- [Extrait]:
______________________________

Dossier technique incomplet fourni à l’assureur dommages-ouvrage : quelles conséquences ?
Bonjour à tous ! Je vous retrouve aujourd’hui pour la première partie d’une vidéo dont vous aurez la suite la semaine prochaine.
La question n’a pratiquement jamais été traitée en jurisprudence et pourtant elle donne lieu à des difficultés presque quotidiennes entre assureur et assuré en matière de police Dommages Ouvrage.
On sait que le processus de souscription d’une police Dommages Ouvrage suppose de fournir à l’assureur une documentation à caractère technique pour lui permettre d’éclairer sa décision de souscrire ou ne pas souscrire.
Beaucoup d’idées fausses circulent régulièrement sur les conséquences d’un dossier technique qui se révèlerait incomplet.
1) Première affirmation : Un assureur est en droit de refuser de souscrire s’il ne dispose pas de la documentation technique nécessaire
C’est VRAI :
Si on laisse de côté la possibilité toujours ouverte à un assuré assujetti à l’obligation de souscrire une police DO de saisir le Bureau Central de Tarification qui pourra seul contraindre l’assureur à souscrire, en vérifiant que la saisine émane bien d’un assujetti, un assureur peut refuser de souscrire pour des raisons de complétude du dossier technique.
2) Deuxième affirmation : Une fois l’attestation DO émise dans l’attente de la signature de la police elle-même, et le cas échéant, remise au notaire dans le cadre d’une VEFA, l’assureur serait néanmoins en droit de considérer dans certains cas qu’il n’est pas engagé.
Cela peut être vrai et faux à la fois.
Premièrement, c’est VRAI : Si l’offre transmise à l’assuré Maitre d’ouvrage, comportait de véritables clauses de conditions suspensives de mise en place des garanties. En effet, une attestation d’assurance ne saurait se substituer au contrat lui-même dans les rapports entre assureur et assuré, contrairement à une « note de couverture », mais qui n’a alors qu’une valeur temporaire.

______________________________

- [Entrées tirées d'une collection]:

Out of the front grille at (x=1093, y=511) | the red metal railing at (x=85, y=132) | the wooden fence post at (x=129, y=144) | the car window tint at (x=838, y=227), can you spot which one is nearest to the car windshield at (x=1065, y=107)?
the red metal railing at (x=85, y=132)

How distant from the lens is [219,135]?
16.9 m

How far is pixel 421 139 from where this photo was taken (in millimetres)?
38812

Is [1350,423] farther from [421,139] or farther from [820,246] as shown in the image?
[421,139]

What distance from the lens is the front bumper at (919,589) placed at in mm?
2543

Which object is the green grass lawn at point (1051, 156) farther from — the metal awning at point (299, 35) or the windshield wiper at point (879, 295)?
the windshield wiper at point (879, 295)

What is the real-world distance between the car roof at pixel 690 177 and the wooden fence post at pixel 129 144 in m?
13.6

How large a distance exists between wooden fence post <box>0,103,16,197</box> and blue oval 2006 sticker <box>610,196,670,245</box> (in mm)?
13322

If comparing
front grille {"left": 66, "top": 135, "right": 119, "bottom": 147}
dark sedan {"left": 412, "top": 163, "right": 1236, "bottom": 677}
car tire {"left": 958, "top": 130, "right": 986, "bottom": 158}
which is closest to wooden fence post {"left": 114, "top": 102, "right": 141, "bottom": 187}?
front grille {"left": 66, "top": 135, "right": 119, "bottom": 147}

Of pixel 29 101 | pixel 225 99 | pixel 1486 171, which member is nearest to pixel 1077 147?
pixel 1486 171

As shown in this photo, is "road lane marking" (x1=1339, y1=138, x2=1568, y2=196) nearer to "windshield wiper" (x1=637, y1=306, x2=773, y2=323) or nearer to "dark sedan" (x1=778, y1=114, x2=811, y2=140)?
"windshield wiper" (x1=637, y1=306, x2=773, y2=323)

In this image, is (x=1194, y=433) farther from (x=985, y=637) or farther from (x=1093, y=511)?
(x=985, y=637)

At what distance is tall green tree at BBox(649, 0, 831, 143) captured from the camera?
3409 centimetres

______________________________

- [Objectif énoncé]: Recopiez le passage de l'extrait sur le dossier technique incomplet compris entre « Bonjour à tous » et « police Dommages Ouvrage. », bornes incluses.

- [Résultat attendu]:
Bonjour à tous ! Je vous retrouve aujourd’hui pour la première partie d’une vidéo dont vous aurez la suite la semaine prochaine.
La question n’a pratiquement jamais été traitée en jurisprudence et pourtant elle donne lieu à des difficultés presque quotidiennes entre assureur et assuré en matière de police Dommages Ouvrage.